#### What the task requires
If any record holds an image, omit the image and print the rest exactly.

** Material supplied follows **

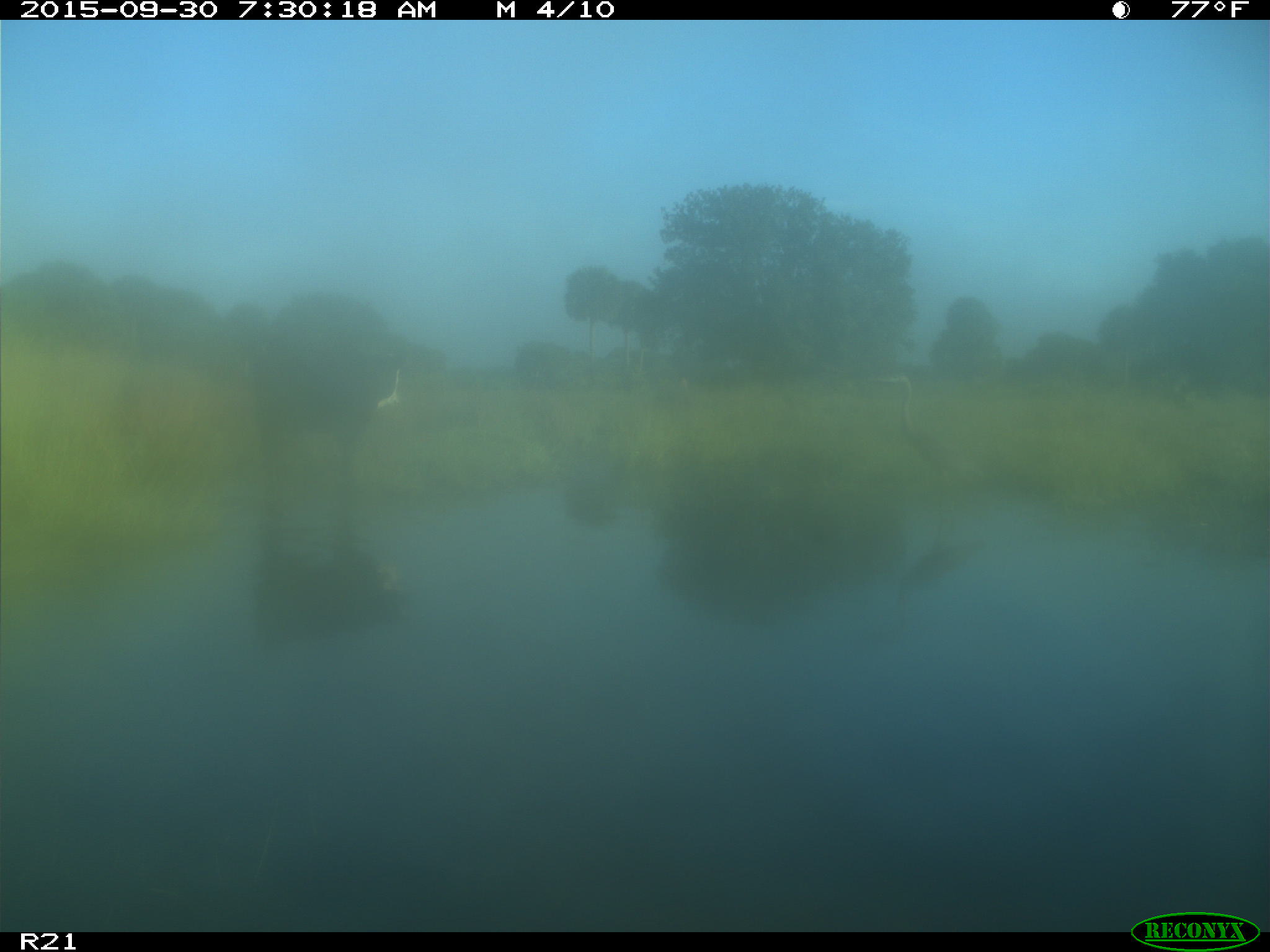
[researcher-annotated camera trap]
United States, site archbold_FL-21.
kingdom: Animalia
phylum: Chordata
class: Mammalia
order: Artiodactyla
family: Bovidae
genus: Bos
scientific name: Bos taurus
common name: domestic cow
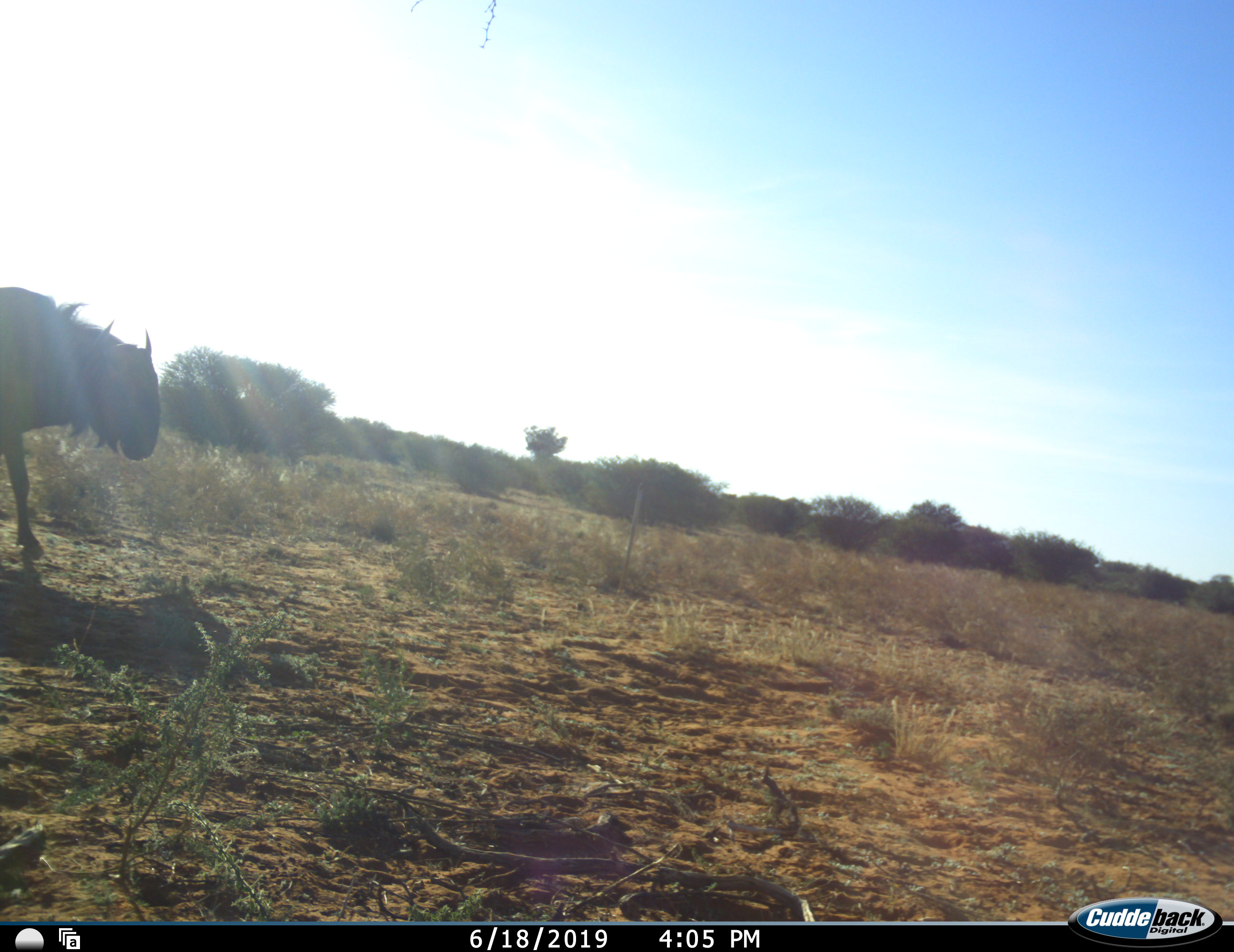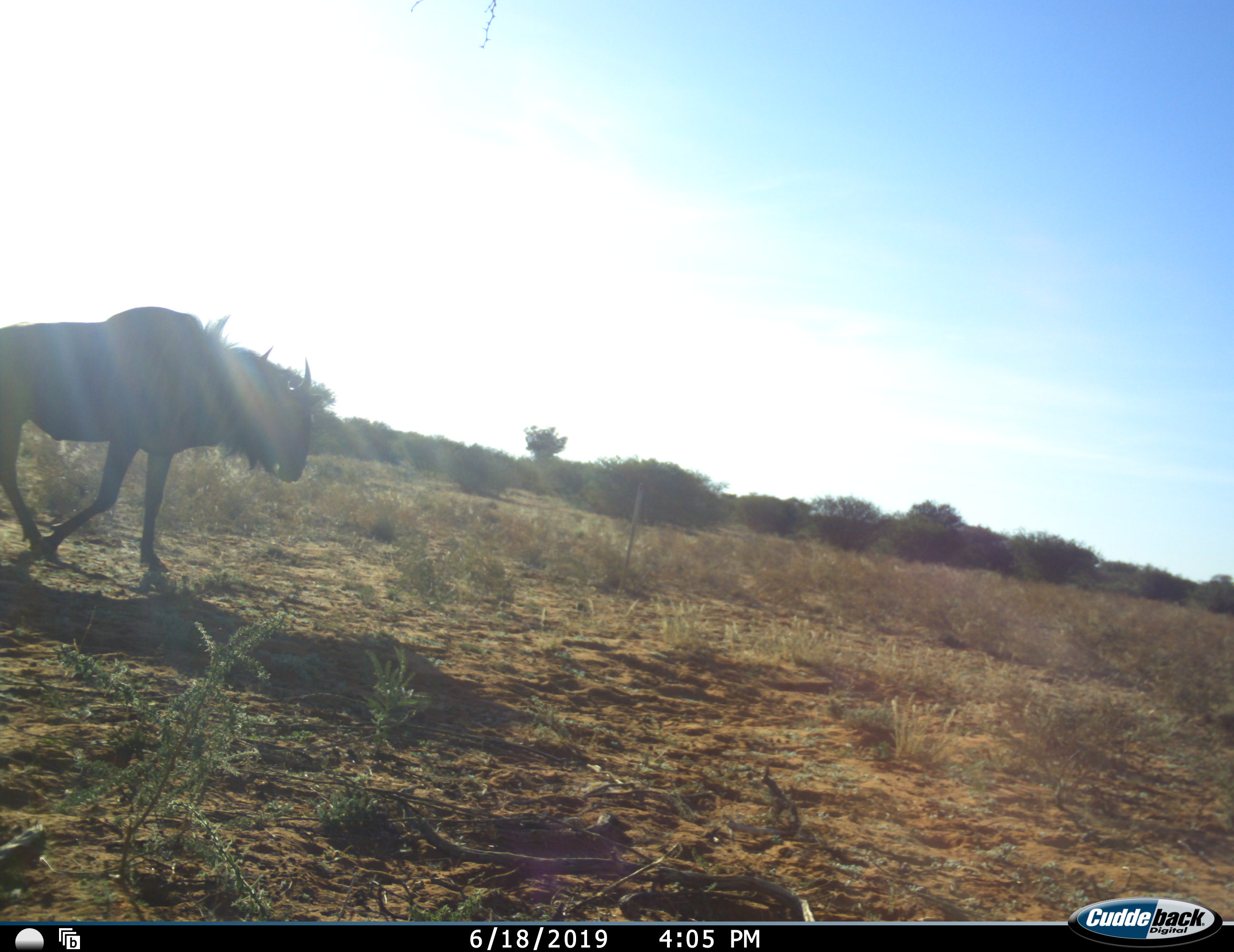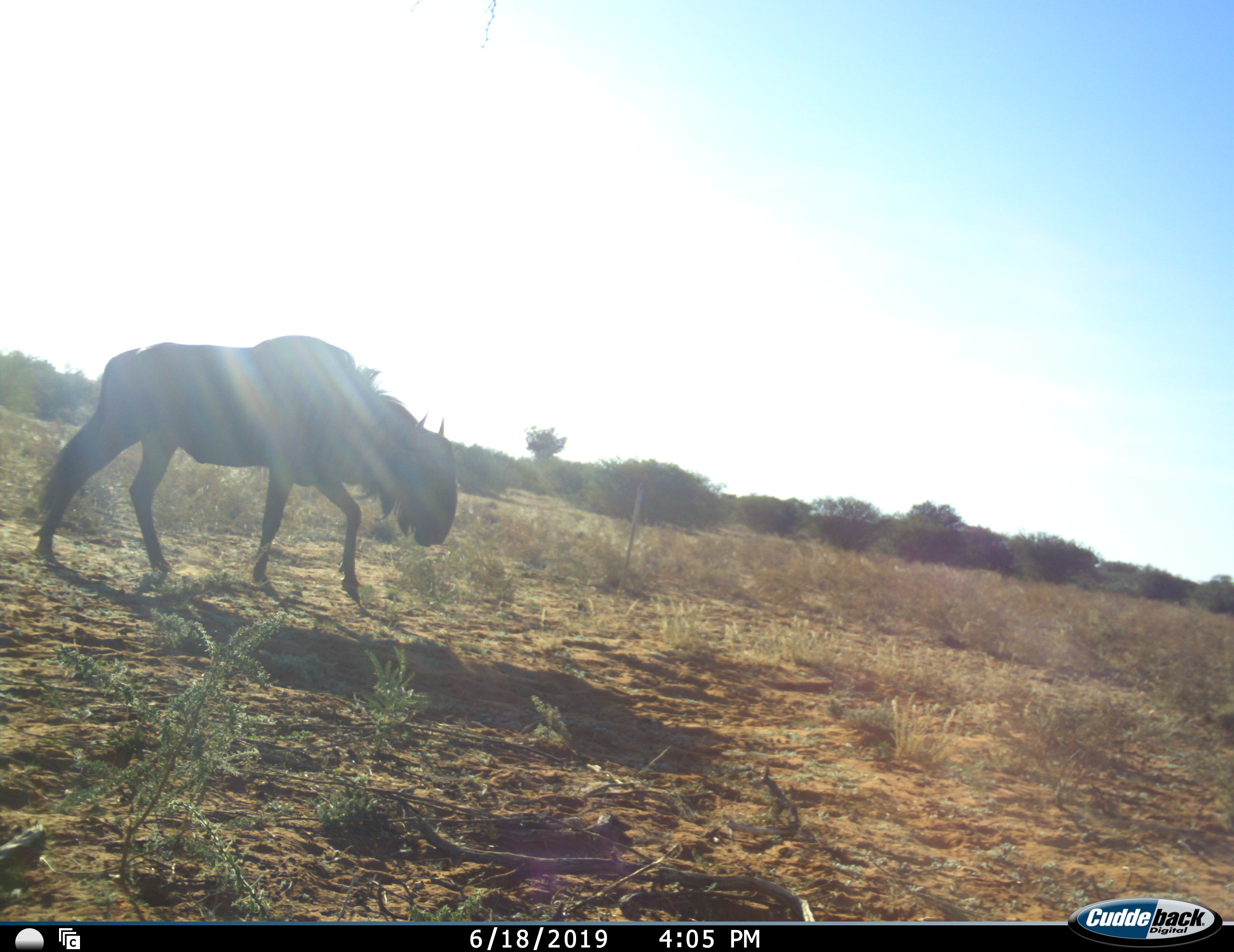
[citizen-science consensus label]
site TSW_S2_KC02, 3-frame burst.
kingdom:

** End of Material supplied **

#### Task response
[researcher-annotated camera trap]
United States, site archbold_FL-21.
kingdom: Animalia
phylum: Chordata
class: Mammalia
order: Artiodactyla
family: Bovidae
genus: Bos
scientific name: Bos taurus
common name: domestic cow
[citizen-science consensus label]
site TSW_S2_KC02, 3-frame burst.
kingdom:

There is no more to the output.